Exercises to complete:
1. Can you rewrite the review of Race for the Exits from "In Race for" up to and including "or voice behaviours.", replacing "Japanese bureaucracy" with "Japanese state"?
2. Can you continue the review of Race for the Exits, starting right after its last sentence?

Source passage:

Reform Dynamics in Japan: Exit and Voice
By Etienne RP
Leonard Schoppa's thesis starts from the concepts of exit and voice developed by political scientist Albert Hirschman. For Hirschman, the degree to which national authorities pursue reforms is a function of the ease of social actors to escape problems ("exit") or to organize collectively to demand change ("voice"). Authorities are forced to react when exit behaviours become so widespread that the problem at hand develops into a crisis (people "vote with their feet") or when social actors overcome obstacles to collective action and voice their discontent (people "take to the streets"). As a consequence, we should expect the most reform-oriented policies in sectors or in circumstances when exit costs are either very low, provoking a race for the exits, or when they are so high that people have no other solution but to organize and press for change. The propensity to reform is the lowest in intermediary cases when exit costs are neither high nor low, and so when there is neither mass exit nor organized protest.
In Race for the Exits, Leonard Schoppa applies this simple model to the dynamics of reform in contemporary Japan and looks in particular at the decisions made by two types of social actors: firms and women. He argues that the postwar welfare system rested on sacrifices made by these two actors. Firms maintained domestic production and protected their core workers as part of the "convoy capitalism" led by the Japanese bureaucracy. Women left the workforce to marry, raise children, and eventually care for aging parents and in-laws. As this system of social protection unravelled in the 1990s, the author offers four case studies illustrating the incentive for reform or lack thereof depending on the frequency of exit or voice behaviours.
The two cases where firms were faced with an exit option are industrial delocalisation and financial off-shoring. Industrial delocalisation to emerging countries with lower labour costs and fast-growing markets occurred for a variety of reasons; but one consideration was the comparison between domestic production costs and costs of producing abroad. Firms and authorities could have acted collectively to reduce costs at home through various policy reforms: market liberalization, deregulation of public utilities, job flexibility, recourse to immigration, etc. But private companies didn't push hard for reforms, and bureaucrats didn't construe foreign direct investment as a problem that needed to be addressed: if anything, they encouraged the trend toward delocalisation, despite the risks of hollowing out the productive core of the Japanese economy. We are here confronted with a median case in Hirschman's model: some exit did occur, but it wasn't a massive outflow, and little voices were raised.
On the contrary, the risk of financial off-shoring led the Japanese authorities to implement prompt and far-reaching reforms of the domestic financial sector. Financial flows face very little exit costs, and investors can arbitrate between various financial centres offering more or less the same services. Japanese firms did start to invest heavily in euro-markets in the mid-1980s, prompting the government to take action and reform the Tokyo market with a Big Bang approach. The presence of foreign investors, as well as the option for Japanese companies to list their shares on foreign markets, exerts a competitive pressure that force market authorities and regulators to stay on the cutting edge of financial development.

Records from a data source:
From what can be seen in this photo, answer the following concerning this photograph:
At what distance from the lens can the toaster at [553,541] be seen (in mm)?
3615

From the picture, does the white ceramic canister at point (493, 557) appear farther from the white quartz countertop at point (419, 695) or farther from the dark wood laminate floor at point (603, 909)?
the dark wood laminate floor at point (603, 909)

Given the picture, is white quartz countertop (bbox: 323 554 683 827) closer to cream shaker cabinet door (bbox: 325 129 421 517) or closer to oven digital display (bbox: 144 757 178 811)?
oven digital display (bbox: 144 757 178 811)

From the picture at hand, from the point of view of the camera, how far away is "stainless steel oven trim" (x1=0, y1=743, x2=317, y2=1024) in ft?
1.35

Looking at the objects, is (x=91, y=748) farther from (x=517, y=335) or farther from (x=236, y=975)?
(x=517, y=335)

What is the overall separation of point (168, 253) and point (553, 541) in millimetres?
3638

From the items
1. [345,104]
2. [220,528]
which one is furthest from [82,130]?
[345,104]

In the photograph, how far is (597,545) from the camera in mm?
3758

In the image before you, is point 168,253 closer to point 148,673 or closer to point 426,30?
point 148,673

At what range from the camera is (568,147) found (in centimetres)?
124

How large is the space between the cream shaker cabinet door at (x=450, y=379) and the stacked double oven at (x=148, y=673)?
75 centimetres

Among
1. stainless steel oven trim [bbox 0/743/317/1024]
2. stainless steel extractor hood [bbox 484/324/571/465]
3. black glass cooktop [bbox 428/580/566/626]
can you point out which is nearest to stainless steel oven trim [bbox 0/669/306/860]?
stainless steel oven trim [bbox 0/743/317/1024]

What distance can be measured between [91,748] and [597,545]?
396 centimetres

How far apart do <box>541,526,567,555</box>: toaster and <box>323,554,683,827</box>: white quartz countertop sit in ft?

Task answers:
1.
In Race for the Exits, Leonard Schoppa applies this simple model to the dynamics of reform in contemporary Japan and looks in particular at the decisions made by two types of social actors: firms and women. He argues that the postwar welfare system rested on sacrifices made by these two actors. Firms maintained domestic production and protected their core workers as part of the "convoy capitalism" led by the Japanese state. Women left the workforce to marry, raise children, and eventually care for aging parents and in-laws. As this system of social protection unravelled in the 1990s, the author offers four case studies illustrating the incentive for reform or lack thereof depending on the frequency of exit or voice behaviours.

2.
Women faced with the difficulty to combine the pursuit of a career and family obligations have different kinds of exit options. The traditional model forces women to choose between a career and a family; it also puts pressure on elder daughters to take care of their ailing parents or in-laws. Both trends are fiercely resisted by modern women, who cherish their autonomy. But their actions had very different results on birth-rate policies and aged care, the two cases examined by the author.
Working mothers can exit the workforce to become full-time mothers or take a part-time job compatible with raising children. Or they can postpone and ultimately give up motherhood to pursue their career. In a society that expects young office ladies to resign when they marry, they can also defer marriage. This, of course, leads to lower birth rates, a problem that authorities were slow to realize and reluctant to address. An alternative course of action for women would have been to claim their right to combine career and motherhood and to demand the social infrastructure and collective changes that would make the two compatible: paid leave for child-rearing, shorter work hours, nursery schools, child allowances and other financial incentives as well as more participation of husbands to household chores. Authorities, faced by the shrinking population problem, finally realized that these policies were necessary to improve birthrates, but they recoiled at the costs involved; besides, there were little collective demands to implement such changes.
Long-term care of dependent parents was a different issue. Contrary to child-bearing, there was no exit option: dependent parents had to be taken care of, and the rapidly aging population made the problem even more acute. As Schoppa documents, women organized as early as the 1980s and took this issue to the public arena, putting pressure on the state and on local governments to provide adequate care through various mechanisms: long-term care insurance, nursing facilities, home care services, etc. As a result, Japan now boasts one of the most advanced system of aged-care support.
This book illustrates the power of applying a simple theoretical model to a complex reality. Economic and social issues are seldom treated together, but the dynamics of voice and exit make it possible to compare reforms in these two sectors. It also explains why Japan has implemented far-reaching reforms in some sectors and has blocked any progress in others. For all these achievements, Race to the Exits should be highly commended.